DATA LISTING.

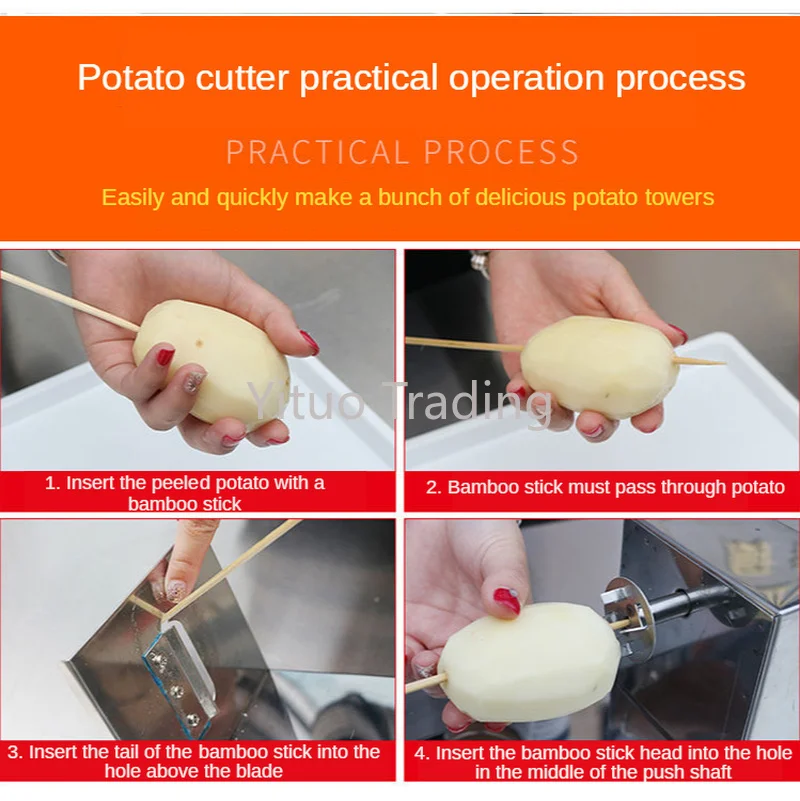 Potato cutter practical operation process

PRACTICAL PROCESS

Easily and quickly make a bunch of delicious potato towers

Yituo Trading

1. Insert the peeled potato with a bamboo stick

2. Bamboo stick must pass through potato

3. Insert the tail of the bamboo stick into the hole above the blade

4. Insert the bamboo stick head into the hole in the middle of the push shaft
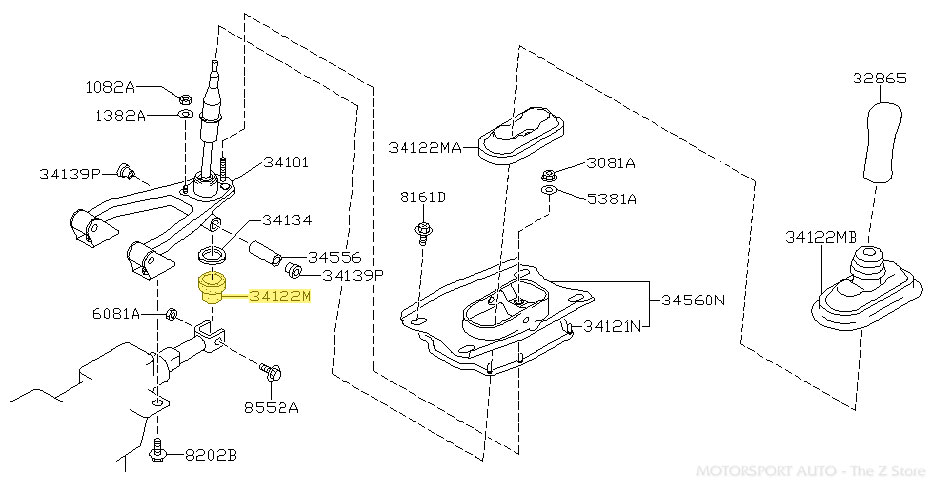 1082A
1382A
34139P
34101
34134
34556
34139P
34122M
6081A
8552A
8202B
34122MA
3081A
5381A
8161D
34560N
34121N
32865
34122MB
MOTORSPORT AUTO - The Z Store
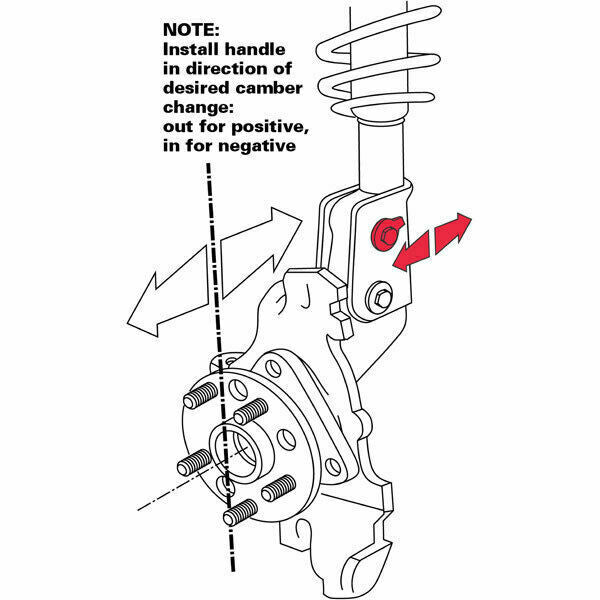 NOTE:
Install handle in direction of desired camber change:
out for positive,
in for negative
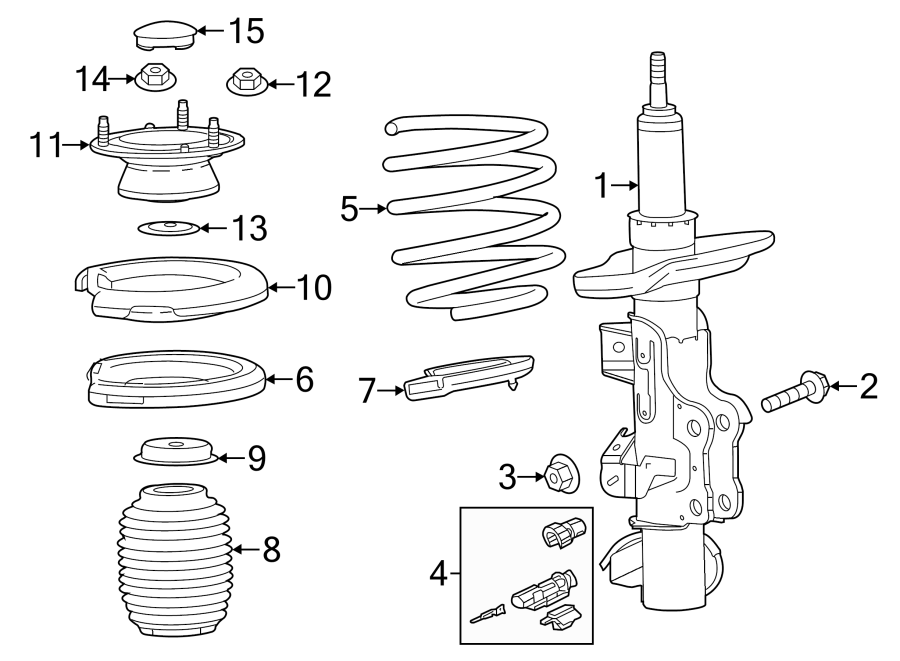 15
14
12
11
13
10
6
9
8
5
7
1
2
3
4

==

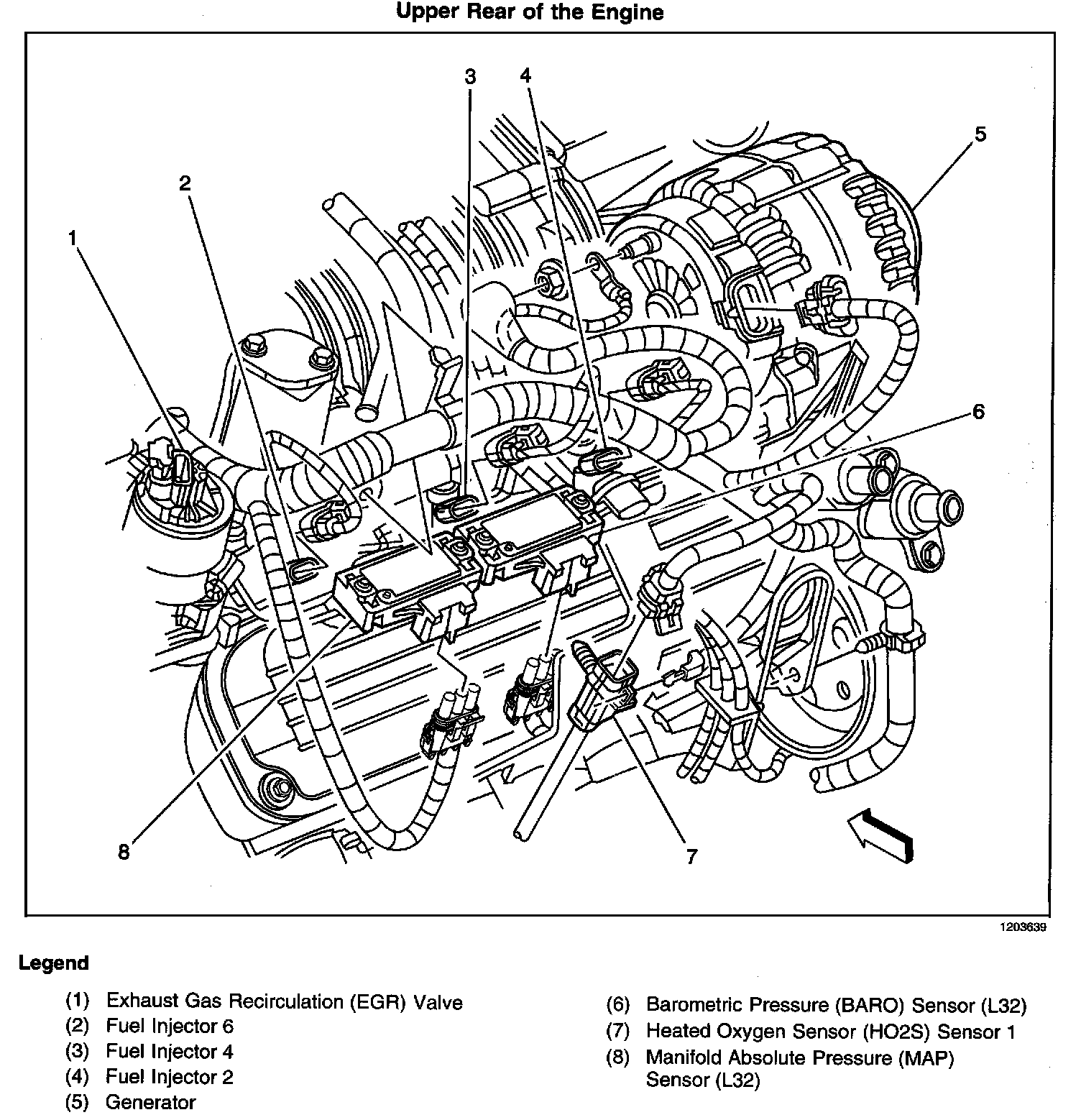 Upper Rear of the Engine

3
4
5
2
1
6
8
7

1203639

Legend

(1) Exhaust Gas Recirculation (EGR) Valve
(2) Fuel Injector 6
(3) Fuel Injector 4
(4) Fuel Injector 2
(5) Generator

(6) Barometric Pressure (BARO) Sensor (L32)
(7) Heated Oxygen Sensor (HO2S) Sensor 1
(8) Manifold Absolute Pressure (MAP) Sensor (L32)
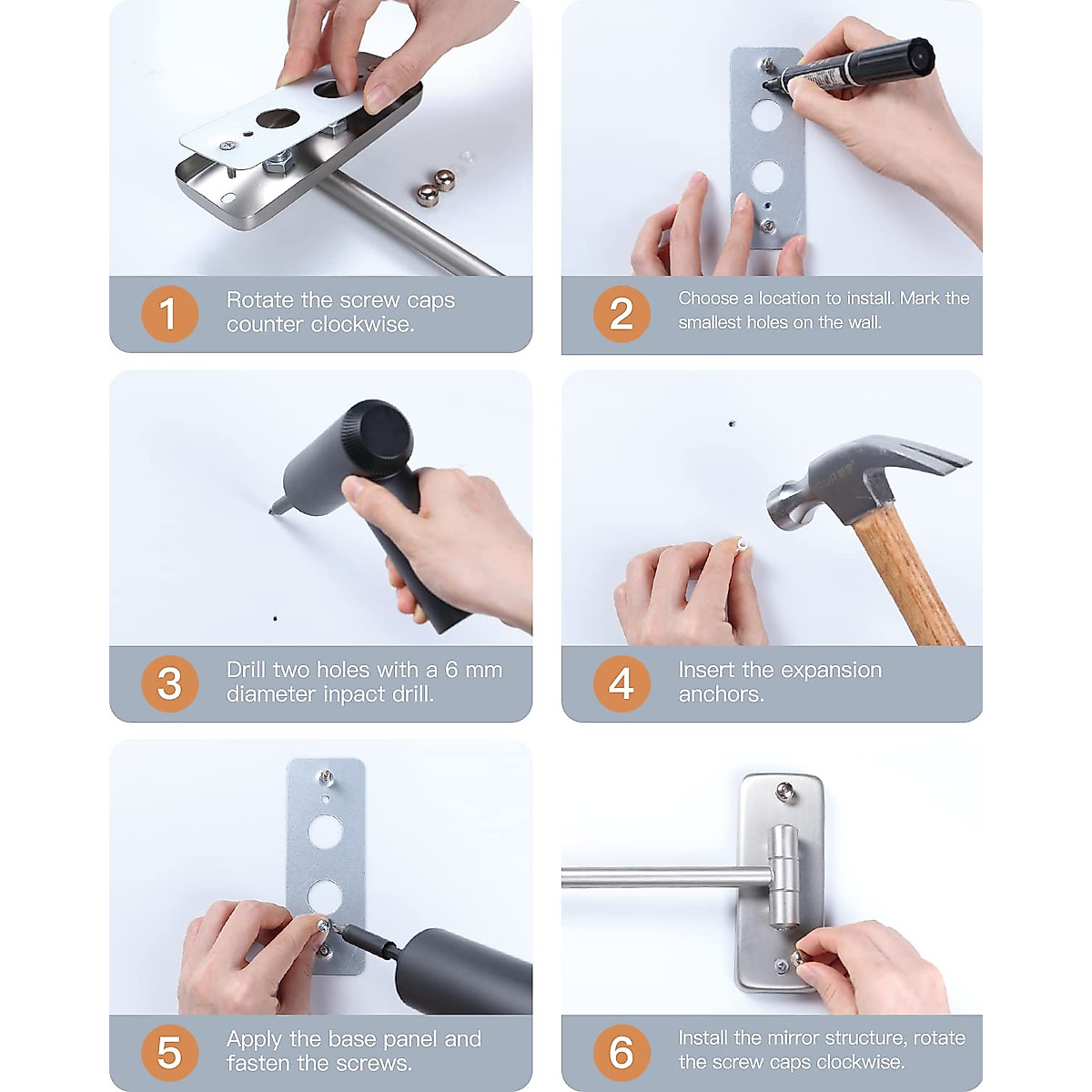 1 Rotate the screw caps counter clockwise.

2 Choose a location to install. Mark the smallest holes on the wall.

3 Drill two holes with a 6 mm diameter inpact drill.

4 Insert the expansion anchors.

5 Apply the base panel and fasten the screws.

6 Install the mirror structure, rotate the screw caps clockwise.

* * *

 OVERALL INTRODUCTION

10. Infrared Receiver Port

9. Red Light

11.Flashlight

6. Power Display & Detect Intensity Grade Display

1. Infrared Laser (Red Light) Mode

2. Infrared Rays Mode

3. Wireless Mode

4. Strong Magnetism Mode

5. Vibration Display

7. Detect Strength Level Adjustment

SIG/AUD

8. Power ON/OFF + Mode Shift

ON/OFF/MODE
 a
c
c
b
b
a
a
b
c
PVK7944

THE TASK. Leave out every picture, and copy exactly the lines above starting at the one holding "(1) Exhaust Gas Recirculation (EGR) Valve" and ending at the one holding "5 Apply the base panel and fasten the screws.", no more and no less.

WRITTEN REPLY.
(1) Exhaust Gas Recirculation (EGR) Valve
(2) Fuel Injector 6
(3) Fuel Injector 4
(4) Fuel Injector 2
(5) Generator

(6) Barometric Pressure (BARO) Sensor (L32)
(7) Heated Oxygen Sensor (HO2S) Sensor 1
(8) Manifold Absolute Pressure (MAP) Sensor (L32)
 1 Rotate the screw caps counter clockwise.

2 Choose a location to install. Mark the smallest holes on the wall.

3 Drill two holes with a 6 mm diameter inpact drill.

4 Insert the expansion anchors.

5 Apply the base panel and fasten the screws.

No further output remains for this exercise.